[start SOURCE DATA]

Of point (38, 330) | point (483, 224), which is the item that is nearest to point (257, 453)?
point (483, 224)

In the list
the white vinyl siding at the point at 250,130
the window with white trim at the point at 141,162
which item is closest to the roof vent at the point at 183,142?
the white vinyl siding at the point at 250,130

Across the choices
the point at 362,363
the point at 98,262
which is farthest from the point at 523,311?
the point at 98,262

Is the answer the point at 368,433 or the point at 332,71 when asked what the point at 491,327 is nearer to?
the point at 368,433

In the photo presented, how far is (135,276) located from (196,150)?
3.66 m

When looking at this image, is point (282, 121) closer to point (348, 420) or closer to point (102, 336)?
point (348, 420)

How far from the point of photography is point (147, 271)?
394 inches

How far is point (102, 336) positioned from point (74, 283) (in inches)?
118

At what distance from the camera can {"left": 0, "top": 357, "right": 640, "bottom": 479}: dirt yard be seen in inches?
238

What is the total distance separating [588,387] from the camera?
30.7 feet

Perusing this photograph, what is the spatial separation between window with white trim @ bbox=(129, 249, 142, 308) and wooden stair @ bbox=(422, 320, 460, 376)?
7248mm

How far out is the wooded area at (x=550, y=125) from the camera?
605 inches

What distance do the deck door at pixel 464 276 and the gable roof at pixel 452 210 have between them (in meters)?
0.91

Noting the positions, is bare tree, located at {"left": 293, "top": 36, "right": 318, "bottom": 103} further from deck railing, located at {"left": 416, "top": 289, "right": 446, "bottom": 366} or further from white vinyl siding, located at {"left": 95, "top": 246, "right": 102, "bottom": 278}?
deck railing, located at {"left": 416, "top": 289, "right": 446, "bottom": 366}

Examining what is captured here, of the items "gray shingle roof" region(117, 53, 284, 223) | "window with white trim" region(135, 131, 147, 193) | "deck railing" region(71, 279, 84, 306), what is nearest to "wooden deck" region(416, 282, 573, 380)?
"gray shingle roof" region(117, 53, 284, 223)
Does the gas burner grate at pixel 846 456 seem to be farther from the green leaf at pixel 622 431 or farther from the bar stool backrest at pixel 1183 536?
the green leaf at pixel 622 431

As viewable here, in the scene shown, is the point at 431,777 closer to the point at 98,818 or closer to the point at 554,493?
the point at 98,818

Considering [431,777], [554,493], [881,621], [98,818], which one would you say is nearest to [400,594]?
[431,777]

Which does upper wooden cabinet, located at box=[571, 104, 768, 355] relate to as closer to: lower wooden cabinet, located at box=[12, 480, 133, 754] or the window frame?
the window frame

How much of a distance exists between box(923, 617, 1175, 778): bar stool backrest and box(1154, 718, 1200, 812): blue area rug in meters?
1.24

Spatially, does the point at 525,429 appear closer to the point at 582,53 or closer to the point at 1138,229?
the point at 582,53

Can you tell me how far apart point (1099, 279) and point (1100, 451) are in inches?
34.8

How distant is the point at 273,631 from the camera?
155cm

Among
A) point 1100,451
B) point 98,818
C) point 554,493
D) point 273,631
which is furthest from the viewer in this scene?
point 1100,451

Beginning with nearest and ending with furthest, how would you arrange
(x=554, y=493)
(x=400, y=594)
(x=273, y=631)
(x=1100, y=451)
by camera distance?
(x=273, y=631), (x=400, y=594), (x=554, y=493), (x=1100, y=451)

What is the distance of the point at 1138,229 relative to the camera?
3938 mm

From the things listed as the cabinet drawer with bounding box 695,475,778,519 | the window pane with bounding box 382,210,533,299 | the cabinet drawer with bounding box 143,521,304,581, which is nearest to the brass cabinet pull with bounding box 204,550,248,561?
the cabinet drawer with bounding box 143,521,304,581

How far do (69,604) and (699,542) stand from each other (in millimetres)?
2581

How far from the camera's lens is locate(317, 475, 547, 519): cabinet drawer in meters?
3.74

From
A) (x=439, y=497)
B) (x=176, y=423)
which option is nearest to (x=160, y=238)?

[end SOURCE DATA]

WORK TO BE COMPLETED:
Format all of the material above as a JSON list of strings, one string per line, omitting blank lines.

EXERCISE ANSWER:
[
  "Of point (38, 330) | point (483, 224), which is the item that is nearest to point (257, 453)?",
  "point (483, 224)",
  "In the list",
  "the white vinyl siding at the point at 250,130",
  "the window with white trim at the point at 141,162",
  "which item is closest to the roof vent at the point at 183,142?",
  "the white vinyl siding at the point at 250,130",
  "Across the choices",
  "the point at 362,363",
  "the point at 98,262",
  "which is farthest from the point at 523,311?",
  "the point at 98,262",
  "Is the answer the point at 368,433 or the point at 332,71 when asked what the point at 491,327 is nearer to?",
  "the point at 368,433",
  "In the photo presented, how far is (135,276) located from (196,150)?",
  "3.66 m",
  "When looking at this image, is point (282, 121) closer to point (348, 420) or closer to point (102, 336)?",
  "point (348, 420)",
  "How far from the point of photography is point (147, 271)?",
  "394 inches",
  "How far is point (102, 336) positioned from point (74, 283) (in inches)?",
  "118",
  "At what distance from the camera can {\"left\": 0, \"top\": 357, \"right\": 640, \"bottom\": 479}: dirt yard be seen in inches?",
  "238",
  "What is the total distance separating [588,387] from the camera?",
  "30.7 feet",
  "Perusing this photograph, what is the spatial separation between window with white trim @ bbox=(129, 249, 142, 308) and wooden stair @ bbox=(422, 320, 460, 376)?",
  "7248mm",
  "How far out is the wooded area at (x=550, y=125) from the camera?",
  "605 inches",
  "What distance do the deck door at pixel 464 276 and the gable roof at pixel 452 210 have between them (in meters)?",
  "0.91",
  "Noting the positions, is bare tree, located at {\"left\": 293, \"top\": 36, \"right\": 318, \"bottom\": 103} further from deck railing, located at {\"left\": 416, \"top\": 289, \"right\": 446, \"bottom\": 366} or further from white vinyl siding, located at {\"left\": 95, \"top\": 246, \"right\": 102, \"bottom\": 278}?",
  "deck railing, located at {\"left\": 416, \"top\": 289, \"right\": 446, \"bottom\": 366}",
  "Examining what is captured here, of the items \"gray shingle roof\" region(117, 53, 284, 223) | \"window with white trim\" region(135, 131, 147, 193) | \"deck railing\" region(71, 279, 84, 306), what is nearest to \"wooden deck\" region(416, 282, 573, 380)?",
  "\"gray shingle roof\" region(117, 53, 284, 223)",
  "Does the gas burner grate at pixel 846 456 seem to be farther from the green leaf at pixel 622 431 or farther from the bar stool backrest at pixel 1183 536?",
  "the green leaf at pixel 622 431",
  "As viewable here, in the scene shown, is the point at 431,777 closer to the point at 98,818 or closer to the point at 554,493?",
  "the point at 98,818",
  "Considering [431,777], [554,493], [881,621], [98,818], which one would you say is nearest to [400,594]?",
  "[431,777]",
  "Which does upper wooden cabinet, located at box=[571, 104, 768, 355] relate to as closer to: lower wooden cabinet, located at box=[12, 480, 133, 754] or the window frame?",
  "the window frame",
  "How much of a distance exists between box(923, 617, 1175, 778): bar stool backrest and box(1154, 718, 1200, 812): blue area rug in meters?",
  "1.24",
  "Spatially, does the point at 525,429 appear closer to the point at 582,53 or closer to the point at 1138,229?",
  "the point at 582,53",
  "Can you tell me how far apart point (1099, 279) and point (1100, 451) are in inches?",
  "34.8",
  "How distant is the point at 273,631 from the camera?",
  "155cm",
  "Among",
  "A) point 1100,451",
  "B) point 98,818",
  "C) point 554,493",
  "D) point 273,631",
  "which is furthest from the viewer in this scene?",
  "point 1100,451",
  "Beginning with nearest and ending with furthest, how would you arrange",
  "(x=554, y=493)",
  "(x=400, y=594)",
  "(x=273, y=631)",
  "(x=1100, y=451)",
  "by camera distance?",
  "(x=273, y=631), (x=400, y=594), (x=554, y=493), (x=1100, y=451)",
  "What is the distance of the point at 1138,229 relative to the camera?",
  "3938 mm",
  "From the things listed as the cabinet drawer with bounding box 695,475,778,519 | the window pane with bounding box 382,210,533,299 | the cabinet drawer with bounding box 143,521,304,581, which is nearest to the brass cabinet pull with bounding box 204,550,248,561?",
  "the cabinet drawer with bounding box 143,521,304,581",
  "How far do (69,604) and (699,542) stand from each other (in millimetres)?",
  "2581",
  "How far from the camera's lens is locate(317, 475, 547, 519): cabinet drawer in meters?",
  "3.74",
  "From",
  "A) (x=439, y=497)",
  "B) (x=176, y=423)",
  "which option is nearest to (x=160, y=238)?"
]